• Instruction: Please output the lines below as a two-column CSV with the columns "text" and "answer", one row for each line and its answer. Begin at the line that contains "By how much" and continue through the end of the lines, putting each field in quotes and turning any line breaks into spaces.

Scene question records:
>>

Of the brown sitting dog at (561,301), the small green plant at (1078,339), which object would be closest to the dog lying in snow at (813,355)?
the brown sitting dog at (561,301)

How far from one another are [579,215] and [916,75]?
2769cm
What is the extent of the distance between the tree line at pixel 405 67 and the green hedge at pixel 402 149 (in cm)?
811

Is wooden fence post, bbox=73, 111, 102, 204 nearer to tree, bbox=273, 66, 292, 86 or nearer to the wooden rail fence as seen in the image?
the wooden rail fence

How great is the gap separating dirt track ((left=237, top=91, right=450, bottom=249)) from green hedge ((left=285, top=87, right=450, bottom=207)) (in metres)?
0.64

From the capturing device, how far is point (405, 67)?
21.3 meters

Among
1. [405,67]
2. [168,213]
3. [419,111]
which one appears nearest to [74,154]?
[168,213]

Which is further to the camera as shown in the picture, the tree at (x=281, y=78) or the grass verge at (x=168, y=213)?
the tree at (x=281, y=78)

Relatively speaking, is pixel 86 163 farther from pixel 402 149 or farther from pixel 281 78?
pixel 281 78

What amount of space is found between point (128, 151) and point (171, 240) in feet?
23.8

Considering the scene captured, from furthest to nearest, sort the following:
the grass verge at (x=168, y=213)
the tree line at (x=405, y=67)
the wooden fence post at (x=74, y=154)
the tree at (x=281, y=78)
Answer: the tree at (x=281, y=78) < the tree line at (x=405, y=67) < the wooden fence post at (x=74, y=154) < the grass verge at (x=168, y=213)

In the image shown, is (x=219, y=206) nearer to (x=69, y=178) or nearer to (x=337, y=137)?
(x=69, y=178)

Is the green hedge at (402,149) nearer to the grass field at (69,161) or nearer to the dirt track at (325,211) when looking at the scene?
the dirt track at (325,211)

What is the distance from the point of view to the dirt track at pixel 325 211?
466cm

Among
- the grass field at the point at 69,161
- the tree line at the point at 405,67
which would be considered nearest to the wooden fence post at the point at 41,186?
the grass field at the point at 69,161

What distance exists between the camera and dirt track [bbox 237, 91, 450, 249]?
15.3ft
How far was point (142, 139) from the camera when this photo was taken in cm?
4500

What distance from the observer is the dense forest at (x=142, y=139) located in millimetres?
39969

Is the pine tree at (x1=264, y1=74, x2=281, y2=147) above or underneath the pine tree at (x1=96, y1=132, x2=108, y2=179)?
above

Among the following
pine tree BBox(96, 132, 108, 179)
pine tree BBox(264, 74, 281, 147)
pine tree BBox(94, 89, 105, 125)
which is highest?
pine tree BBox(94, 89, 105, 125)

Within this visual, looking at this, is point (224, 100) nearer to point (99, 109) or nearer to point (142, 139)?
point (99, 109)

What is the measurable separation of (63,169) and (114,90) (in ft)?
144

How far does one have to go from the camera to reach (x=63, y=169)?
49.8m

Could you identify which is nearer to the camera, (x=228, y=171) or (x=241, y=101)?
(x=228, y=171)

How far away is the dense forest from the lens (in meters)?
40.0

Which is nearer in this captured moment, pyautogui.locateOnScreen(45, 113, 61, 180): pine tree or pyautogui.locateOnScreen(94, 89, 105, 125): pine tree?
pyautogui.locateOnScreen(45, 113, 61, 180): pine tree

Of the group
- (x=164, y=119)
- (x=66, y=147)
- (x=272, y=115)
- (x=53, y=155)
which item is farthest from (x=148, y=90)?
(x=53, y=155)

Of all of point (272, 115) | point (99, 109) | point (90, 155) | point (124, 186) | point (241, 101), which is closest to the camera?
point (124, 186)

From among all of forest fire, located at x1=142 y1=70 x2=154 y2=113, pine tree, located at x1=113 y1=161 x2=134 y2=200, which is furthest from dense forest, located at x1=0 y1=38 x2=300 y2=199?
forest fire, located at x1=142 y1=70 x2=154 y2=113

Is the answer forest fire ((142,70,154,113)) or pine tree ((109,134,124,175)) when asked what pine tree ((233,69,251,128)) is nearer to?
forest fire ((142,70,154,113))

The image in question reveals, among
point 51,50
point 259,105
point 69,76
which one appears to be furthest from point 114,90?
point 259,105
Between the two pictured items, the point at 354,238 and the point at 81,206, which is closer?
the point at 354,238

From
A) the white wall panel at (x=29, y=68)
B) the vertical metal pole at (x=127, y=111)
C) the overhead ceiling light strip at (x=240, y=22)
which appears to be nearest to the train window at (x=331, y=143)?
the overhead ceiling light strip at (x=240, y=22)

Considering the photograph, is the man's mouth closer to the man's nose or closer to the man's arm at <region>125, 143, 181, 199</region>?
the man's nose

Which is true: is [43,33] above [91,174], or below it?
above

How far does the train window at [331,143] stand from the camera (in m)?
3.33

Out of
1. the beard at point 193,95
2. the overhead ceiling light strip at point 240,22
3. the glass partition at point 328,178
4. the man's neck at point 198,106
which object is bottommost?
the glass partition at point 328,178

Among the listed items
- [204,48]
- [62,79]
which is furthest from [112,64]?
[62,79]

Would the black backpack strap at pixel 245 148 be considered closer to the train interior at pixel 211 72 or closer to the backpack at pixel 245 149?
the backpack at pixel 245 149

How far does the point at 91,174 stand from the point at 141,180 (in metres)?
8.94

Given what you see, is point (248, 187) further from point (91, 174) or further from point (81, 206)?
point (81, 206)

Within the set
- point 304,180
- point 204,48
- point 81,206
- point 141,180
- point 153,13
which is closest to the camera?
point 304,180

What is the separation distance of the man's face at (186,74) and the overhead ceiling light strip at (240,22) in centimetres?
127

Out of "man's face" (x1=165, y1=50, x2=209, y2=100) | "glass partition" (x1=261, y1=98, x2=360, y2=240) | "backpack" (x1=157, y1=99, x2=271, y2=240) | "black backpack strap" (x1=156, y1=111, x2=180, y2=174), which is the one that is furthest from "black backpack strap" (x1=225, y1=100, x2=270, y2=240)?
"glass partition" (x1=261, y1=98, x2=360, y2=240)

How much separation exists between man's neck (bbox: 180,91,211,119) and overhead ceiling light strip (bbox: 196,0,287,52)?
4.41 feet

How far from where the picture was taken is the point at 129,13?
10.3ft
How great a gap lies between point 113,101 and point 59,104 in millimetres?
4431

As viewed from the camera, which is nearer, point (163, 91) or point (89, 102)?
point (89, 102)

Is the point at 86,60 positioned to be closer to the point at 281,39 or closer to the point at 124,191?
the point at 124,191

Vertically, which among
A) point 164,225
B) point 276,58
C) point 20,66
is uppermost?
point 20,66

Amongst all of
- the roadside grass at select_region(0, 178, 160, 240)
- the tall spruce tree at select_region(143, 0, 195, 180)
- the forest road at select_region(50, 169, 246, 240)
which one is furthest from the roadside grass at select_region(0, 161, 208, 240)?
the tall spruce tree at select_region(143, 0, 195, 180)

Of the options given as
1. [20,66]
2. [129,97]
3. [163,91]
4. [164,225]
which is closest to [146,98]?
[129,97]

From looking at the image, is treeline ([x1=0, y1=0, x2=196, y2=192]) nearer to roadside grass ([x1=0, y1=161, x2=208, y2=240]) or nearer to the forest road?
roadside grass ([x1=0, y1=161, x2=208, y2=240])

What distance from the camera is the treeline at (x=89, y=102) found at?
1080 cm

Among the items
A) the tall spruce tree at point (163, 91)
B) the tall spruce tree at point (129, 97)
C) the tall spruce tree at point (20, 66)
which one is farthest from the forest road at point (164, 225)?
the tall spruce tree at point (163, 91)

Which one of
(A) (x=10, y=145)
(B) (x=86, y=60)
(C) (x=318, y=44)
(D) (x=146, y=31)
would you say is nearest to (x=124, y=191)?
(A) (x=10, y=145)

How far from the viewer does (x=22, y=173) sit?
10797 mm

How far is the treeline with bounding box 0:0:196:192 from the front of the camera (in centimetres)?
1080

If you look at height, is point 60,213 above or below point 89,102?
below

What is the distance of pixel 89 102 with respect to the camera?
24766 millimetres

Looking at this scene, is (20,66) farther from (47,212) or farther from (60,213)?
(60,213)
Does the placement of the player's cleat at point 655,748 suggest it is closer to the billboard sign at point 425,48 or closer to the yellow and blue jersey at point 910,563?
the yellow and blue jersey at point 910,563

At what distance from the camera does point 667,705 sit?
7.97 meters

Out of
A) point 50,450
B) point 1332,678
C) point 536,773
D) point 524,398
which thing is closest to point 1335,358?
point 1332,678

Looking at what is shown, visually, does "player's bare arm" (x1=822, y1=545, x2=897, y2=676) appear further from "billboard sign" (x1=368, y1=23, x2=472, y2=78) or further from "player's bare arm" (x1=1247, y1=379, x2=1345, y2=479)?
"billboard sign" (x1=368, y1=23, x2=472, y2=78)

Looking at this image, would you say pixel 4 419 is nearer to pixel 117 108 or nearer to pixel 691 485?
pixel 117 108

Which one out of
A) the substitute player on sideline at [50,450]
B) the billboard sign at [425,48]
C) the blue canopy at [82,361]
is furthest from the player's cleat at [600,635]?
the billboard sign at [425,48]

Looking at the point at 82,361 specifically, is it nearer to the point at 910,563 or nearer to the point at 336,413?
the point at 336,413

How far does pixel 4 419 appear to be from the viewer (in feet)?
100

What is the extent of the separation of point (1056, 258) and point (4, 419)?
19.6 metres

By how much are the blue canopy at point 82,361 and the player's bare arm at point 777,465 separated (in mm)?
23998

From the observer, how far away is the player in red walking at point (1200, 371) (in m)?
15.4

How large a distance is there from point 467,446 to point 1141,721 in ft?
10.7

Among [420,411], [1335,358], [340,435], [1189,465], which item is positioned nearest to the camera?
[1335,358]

<<

• Result:
text,answer
"By how much are the blue canopy at point 82,361 and the player's bare arm at point 777,465 separated (in mm)?","23998"
"From the observer, how far away is the player in red walking at point (1200, 371) (in m)?","15.4"
"How large a distance is there from point 467,446 to point 1141,721 in ft?","10.7"
"Among [420,411], [1335,358], [340,435], [1189,465], which item is positioned nearest to the camera?","[1335,358]"